I’ve thought a lot about Isaac Babel’s lovely characterization of the Jew as a man with “[s]pectacles on his nose and autumn in his heart.” The first part is easy: the man is an intellectual, a scholar, a thinker. He is frail, fallible; his eyes are weak and his touch, perhaps, is tender.
The second part is sexier, and more open to interpretation. What does it mean to have autumn in your heart? Is this just an aesthetic flourish, a fancy way of saying that Jews have the souls of poets, that our insides glow amber like sunlit leaves? Would the effect be different if Babel had said, instead, that the Jew has spring in his heart?
Perhaps I’m staring too closely, ignoring the forest for the view of a single tree. But ours is a culture of close reads and commentary–think of the Talmud, think of the overflowing comments section on almost any Jewish blog. This is why we wear spectacles on our noses–we study, we struggle to comprehend the incomprehensible. Think of the sages up all night in Bnei Brak, arguing over the haggadah. Think of what Hillel said — “the rest is commentary, now go and study” — who understood both the simplicity of morality (Do unto others…) as well as the infinite tessellations of its applications.
There is something about autumn. In autumn, we celebrate the new year. In autumn, the book of death is unshelved, left open for a week; the prospect of unwritten death hangs above us. As the leaves fall and the plants die, we face mortality. We savor the sweetness of life and humble ourselves before nature.
My favorite holiday growing up was Sukkot. Beginning five days after Yom Kippur. The harvest festival, Sukkot, reminds us of our history as itinerant agrarians. Our ancestors would sleep out in their sukkahs during the final weeks of the harvest, before the winter frost. They would sleep under the stars and celebrate the bounty of the harvest. We are meant to do the same.

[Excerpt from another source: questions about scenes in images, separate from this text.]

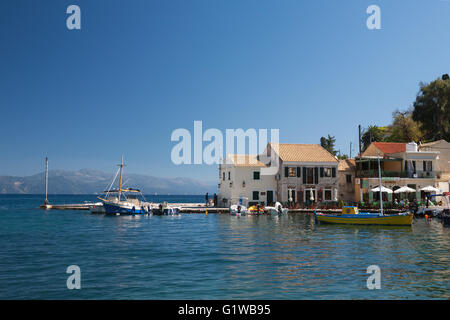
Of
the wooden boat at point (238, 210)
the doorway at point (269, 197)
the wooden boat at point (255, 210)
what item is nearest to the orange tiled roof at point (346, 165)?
the doorway at point (269, 197)

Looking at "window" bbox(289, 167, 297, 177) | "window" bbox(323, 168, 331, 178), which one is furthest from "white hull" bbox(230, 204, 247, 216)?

My family wasn’t particularly religious — we occasionally, but rarely, attended a gaudy synagogue I found spiritually void. But we did have a sukkah every year. My mother, an artist, built one out of wood and painted it blue with white polka dots, and inscribed it with lines from Amichai poems. We would decorate the structure in hay, corn, gourds, and flowers. Friends and family would come over to feast and drink wine. When the crowd had dispersed and the sun disappeared I would make one last trip to the sukkah. I would lie on the grass floor and stare at the stars. I would feel the wind on my face. I’m not sure what I was looking for, but I remember feeling small, dwarfed by the universe. Perhaps what I felt was autumn in my heart.